Scoped clients — no polymorphic args

Top-level data-plane calls act on your default user:
await naive.cards.create({ spending_limit_cents: 25000 });
await naive.vault.put("instantly.api_key", "key_xyz");
naive.forUser(id) returns the same surface bound to a specific tenant user:
const client = naive.forUser(alice.id);
await client.cards.create({ spending_limit_cents: 25000 });
await client.vault.put("instantly.api_key", "key_xyz");
There is no userId | {args} overloading — vault.put(key, value) always means (key, value). The scope is fixed by which client you got the sub-client from.

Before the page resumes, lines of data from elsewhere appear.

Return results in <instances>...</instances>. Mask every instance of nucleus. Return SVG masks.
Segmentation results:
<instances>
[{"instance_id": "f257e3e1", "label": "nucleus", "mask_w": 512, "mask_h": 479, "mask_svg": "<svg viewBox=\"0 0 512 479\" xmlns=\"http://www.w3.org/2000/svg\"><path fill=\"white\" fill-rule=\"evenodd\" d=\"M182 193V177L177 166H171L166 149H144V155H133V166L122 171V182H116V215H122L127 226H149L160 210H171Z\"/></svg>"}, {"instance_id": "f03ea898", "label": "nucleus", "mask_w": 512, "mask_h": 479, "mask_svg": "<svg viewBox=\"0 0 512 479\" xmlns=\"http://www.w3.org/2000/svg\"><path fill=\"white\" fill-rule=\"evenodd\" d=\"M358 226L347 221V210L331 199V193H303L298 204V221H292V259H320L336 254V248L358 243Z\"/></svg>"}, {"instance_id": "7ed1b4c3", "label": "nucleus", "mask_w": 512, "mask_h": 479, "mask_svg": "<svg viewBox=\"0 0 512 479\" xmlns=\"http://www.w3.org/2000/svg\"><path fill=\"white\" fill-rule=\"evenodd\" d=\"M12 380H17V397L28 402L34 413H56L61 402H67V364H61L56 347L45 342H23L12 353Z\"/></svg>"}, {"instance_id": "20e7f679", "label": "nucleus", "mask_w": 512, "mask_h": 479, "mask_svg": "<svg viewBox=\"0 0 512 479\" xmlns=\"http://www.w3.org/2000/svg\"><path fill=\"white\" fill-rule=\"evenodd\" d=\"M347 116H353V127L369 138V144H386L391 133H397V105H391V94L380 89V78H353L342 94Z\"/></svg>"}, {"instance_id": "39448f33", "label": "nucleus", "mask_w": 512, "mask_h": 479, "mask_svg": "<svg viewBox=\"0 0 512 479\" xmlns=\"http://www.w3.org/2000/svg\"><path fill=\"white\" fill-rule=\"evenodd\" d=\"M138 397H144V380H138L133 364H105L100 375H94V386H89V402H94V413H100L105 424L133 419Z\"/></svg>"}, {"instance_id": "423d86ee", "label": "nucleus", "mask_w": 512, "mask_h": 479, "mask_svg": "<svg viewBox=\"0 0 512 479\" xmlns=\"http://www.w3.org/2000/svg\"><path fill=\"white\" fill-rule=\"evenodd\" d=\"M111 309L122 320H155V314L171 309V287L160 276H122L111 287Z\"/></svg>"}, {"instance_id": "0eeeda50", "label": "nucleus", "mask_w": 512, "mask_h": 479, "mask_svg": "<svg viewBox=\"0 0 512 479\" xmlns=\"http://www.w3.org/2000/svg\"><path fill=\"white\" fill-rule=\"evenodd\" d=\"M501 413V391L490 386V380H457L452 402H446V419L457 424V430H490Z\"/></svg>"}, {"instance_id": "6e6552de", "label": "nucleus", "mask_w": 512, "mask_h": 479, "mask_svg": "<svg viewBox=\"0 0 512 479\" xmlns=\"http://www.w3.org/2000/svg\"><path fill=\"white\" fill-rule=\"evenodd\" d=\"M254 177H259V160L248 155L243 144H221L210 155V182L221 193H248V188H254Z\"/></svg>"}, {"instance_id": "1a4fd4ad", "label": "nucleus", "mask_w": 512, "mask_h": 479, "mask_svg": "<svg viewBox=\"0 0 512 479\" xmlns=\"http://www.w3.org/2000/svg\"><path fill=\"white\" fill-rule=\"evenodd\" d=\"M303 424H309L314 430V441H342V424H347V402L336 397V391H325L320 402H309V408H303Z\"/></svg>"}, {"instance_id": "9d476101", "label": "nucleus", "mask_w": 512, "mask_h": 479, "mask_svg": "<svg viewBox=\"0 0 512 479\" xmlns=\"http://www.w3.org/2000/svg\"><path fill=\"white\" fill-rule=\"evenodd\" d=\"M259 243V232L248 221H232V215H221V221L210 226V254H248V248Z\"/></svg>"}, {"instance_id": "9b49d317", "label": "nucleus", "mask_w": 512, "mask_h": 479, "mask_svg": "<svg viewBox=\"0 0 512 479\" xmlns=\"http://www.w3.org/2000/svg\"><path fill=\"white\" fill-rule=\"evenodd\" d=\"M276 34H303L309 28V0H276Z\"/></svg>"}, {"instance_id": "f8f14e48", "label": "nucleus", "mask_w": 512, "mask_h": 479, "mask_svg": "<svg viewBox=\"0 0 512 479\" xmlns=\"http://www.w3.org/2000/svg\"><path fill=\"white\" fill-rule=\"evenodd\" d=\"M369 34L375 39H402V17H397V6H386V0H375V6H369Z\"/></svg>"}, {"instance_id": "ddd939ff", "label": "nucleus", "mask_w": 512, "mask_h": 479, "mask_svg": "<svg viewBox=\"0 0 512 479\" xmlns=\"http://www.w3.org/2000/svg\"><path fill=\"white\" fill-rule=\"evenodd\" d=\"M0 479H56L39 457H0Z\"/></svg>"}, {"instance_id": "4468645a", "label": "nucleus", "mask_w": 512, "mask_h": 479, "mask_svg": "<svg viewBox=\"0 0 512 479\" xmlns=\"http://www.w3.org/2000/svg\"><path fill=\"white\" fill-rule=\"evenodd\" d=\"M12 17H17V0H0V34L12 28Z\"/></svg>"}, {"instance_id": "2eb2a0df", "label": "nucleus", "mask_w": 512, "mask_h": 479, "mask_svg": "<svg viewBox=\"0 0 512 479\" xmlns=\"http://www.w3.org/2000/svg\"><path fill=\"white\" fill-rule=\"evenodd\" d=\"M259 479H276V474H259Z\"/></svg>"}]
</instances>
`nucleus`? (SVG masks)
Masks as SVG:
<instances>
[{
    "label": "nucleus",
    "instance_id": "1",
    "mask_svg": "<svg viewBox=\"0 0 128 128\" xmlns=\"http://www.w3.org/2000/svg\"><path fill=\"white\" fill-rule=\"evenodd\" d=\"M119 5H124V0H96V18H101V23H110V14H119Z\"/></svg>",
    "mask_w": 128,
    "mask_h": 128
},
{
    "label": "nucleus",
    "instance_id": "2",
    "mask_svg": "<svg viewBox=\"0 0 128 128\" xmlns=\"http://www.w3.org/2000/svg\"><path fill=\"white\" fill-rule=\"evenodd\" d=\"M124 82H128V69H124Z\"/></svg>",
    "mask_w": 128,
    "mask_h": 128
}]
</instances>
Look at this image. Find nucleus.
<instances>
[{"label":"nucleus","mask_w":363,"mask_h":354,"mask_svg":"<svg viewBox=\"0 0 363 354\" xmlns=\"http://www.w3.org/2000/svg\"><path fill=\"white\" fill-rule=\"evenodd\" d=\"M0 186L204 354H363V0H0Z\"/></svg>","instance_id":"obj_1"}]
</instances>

Control plane vs data plane

  • Control plane (naive.users, naive.accountKits, naive.plans, naive.toolkits) lives only on the root — these operate at company scope.
  • Data plane (cards, trading, email, verification, formation, domains, social, connections, vault, logs, sessions, images, video, search, clips, llm, browser, profile, seo, aeo, cron, jobs, memory, billing, webhooks, plus the build primitives apps, database, storage, functions, auth) is available on both the root (default user) and on forUser(id).
The build primitives operate on a fullstack app’s Supabase project — naive.apps.create({ name, type: "fullstack" }) first, then naive.database / naive.storage / naive.functions / naive.auth (own project), or naive.forUser(id).database for an end-user’s project.

When to use the SDK vs CLI vs MCP

  • SDK — embedding Naive in your multi-tenant SaaS backend.
  • CLI — you, a developer, using Naive from a terminal (acts on your default user).
  • MCP — handing tools to an MCP-native agent (Claude, Cursor).
The SDK is server-only in v1 (API keys are server secrets).